PORT ANGELES — A third woman has filed a civil suit against Peninsula Emergency Services, Inc. and plans to join two other women with lawsuits against Olympic Medical Center and a former employee.
In court documents, the woman says former emergency physician Josiah Hill gave her a “battery of medications,” some of which she alleges made her less coherent.
The woman’s allegations match the pattern of behavior other women have alleged in previous civil and criminal suits against Hill, who is facing six counts of indecent liberties by a healthcare provider in addition to a second-degree rape charge. The charges carry a maximum sentence of life in prison and $50,000 in fines.
The claim states that during the administration of the medications, Hill forced the woman to touch him and that Hill removed her hospital gown and touched the woman’s chest while he asked her questions pertaining to her relationship status and sex life.
Hill, 39, of Sequim is set to appear in Clallam County Superior Court for a status hearing on Friday. He pleaded not guilty to the charges in July. A trial has been set to begin April 10, 2023.
In August, two women filed civil suits against Peninsula Emergency Services, Inc. (PESI) with the intent to file suits against OMC. Those suits were filed on Nov. 23 and Nov. 29.
OMC confirmed it had received the lawsuit filings on Nov. 23.
“We are not commenting on details of active litigation at this time,” OMC Communications Manager Bobby Beeman said.
A third lawsuit is set to be filed later this month, according to Ashton Dennis with Washington Law Group, which is representing the women in the civil suits.
“With regard to civil actions, my clients are filing civil claims against PESI, and two have already filed suit against the hospital, and a third will as well once the tort filing period expires in 60 days,” Dennis said.

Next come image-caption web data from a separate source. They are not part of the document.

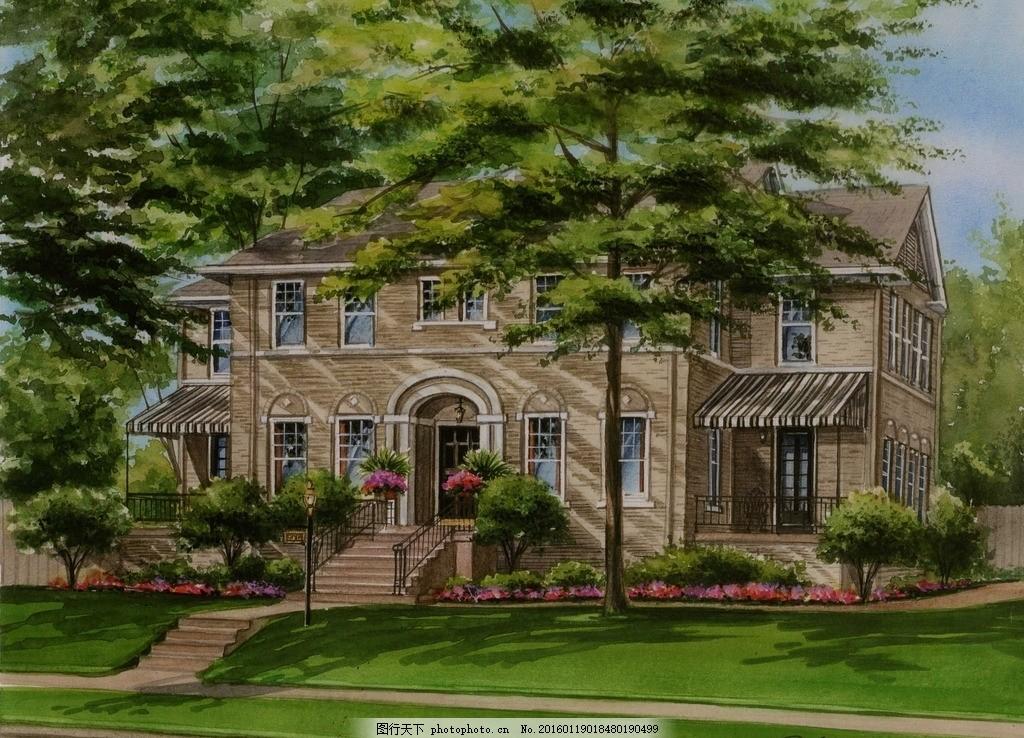手繪水彩別墅 手繪 水彩 插畫 建筑 別墅 手繪 設計 動漫動畫 風景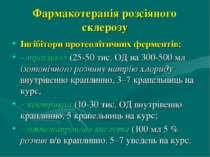 Фармакотерапія розсіяного склерозу Інгібітори протеолітичних ферментів: – тра...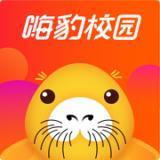 嗨豹校园早起打卡神器v1.0.1 特别版
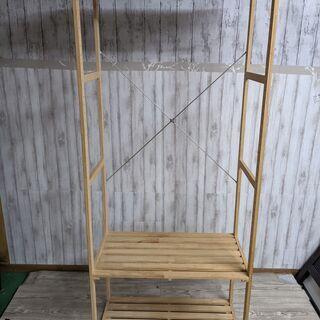 木製ハンガーラック [ナチュラル] コートハンガー 衣類収納 イ...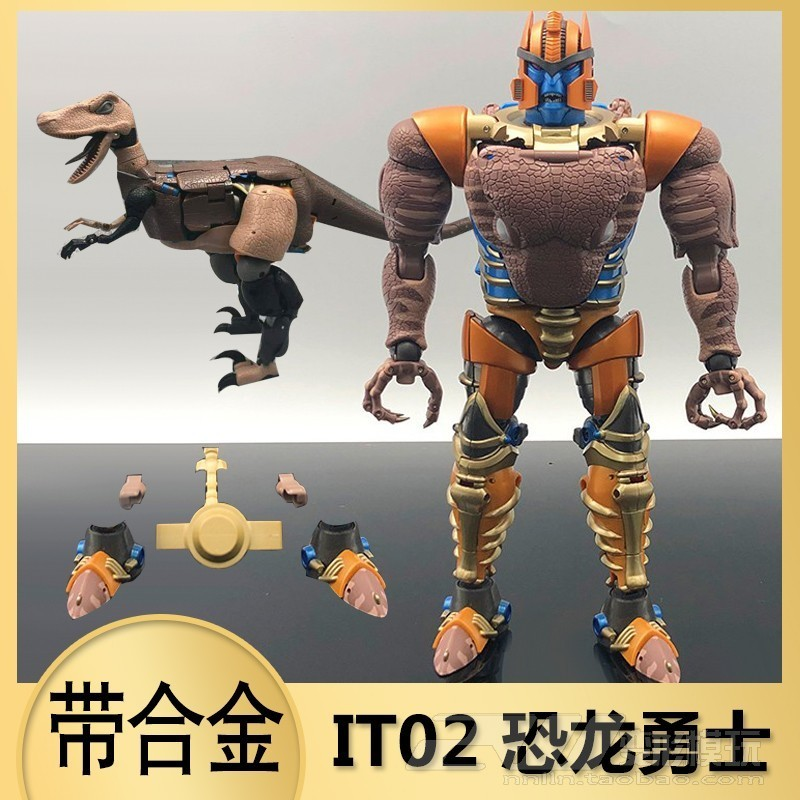 Transformation Battle of the Beast BW Super Hero Warrior IT02 Dinosaur  PVC Action Figure Model Doll Toy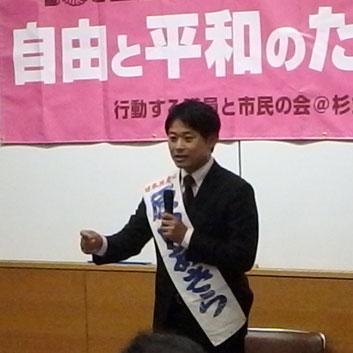 原田あきらさん(日本共産党)
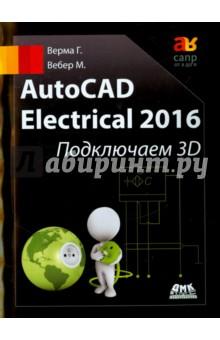 AutoCAD Electrical 2016 Подключаем 3D коровин в конец проекта украина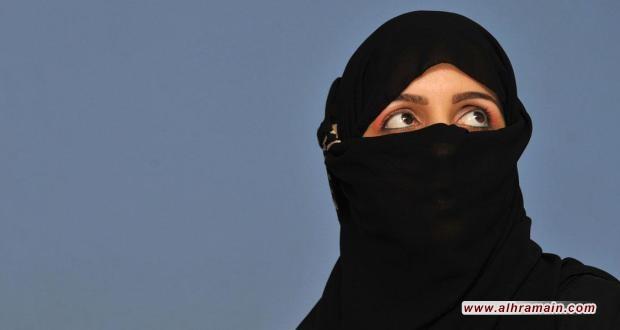 حقوق المرأة السعودية تحت أضواء الصحافة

Jennifer Moore, the lawyer representing PESI — which dissolved as a company in June — filed responses to the two original suits, claiming that “PESI is without knowledge or information to form a belief as to the truth or falsity of the allegations … and thus Defendant PESI denies the same for lack of knowledge.”
Hill was previously an employee of PESI and was put on administrative leave at the request of OMC following the first allegation against him on April 16. On June 30, OMC chose not to renew its contract with PESI, ending a decades-long relationship between the two entities.
On July 26, the state Department of Health announced Hill’s medical license was being suspended pending further legal action, meaning Hill cannot practice medicine in the state until the charges are resolved.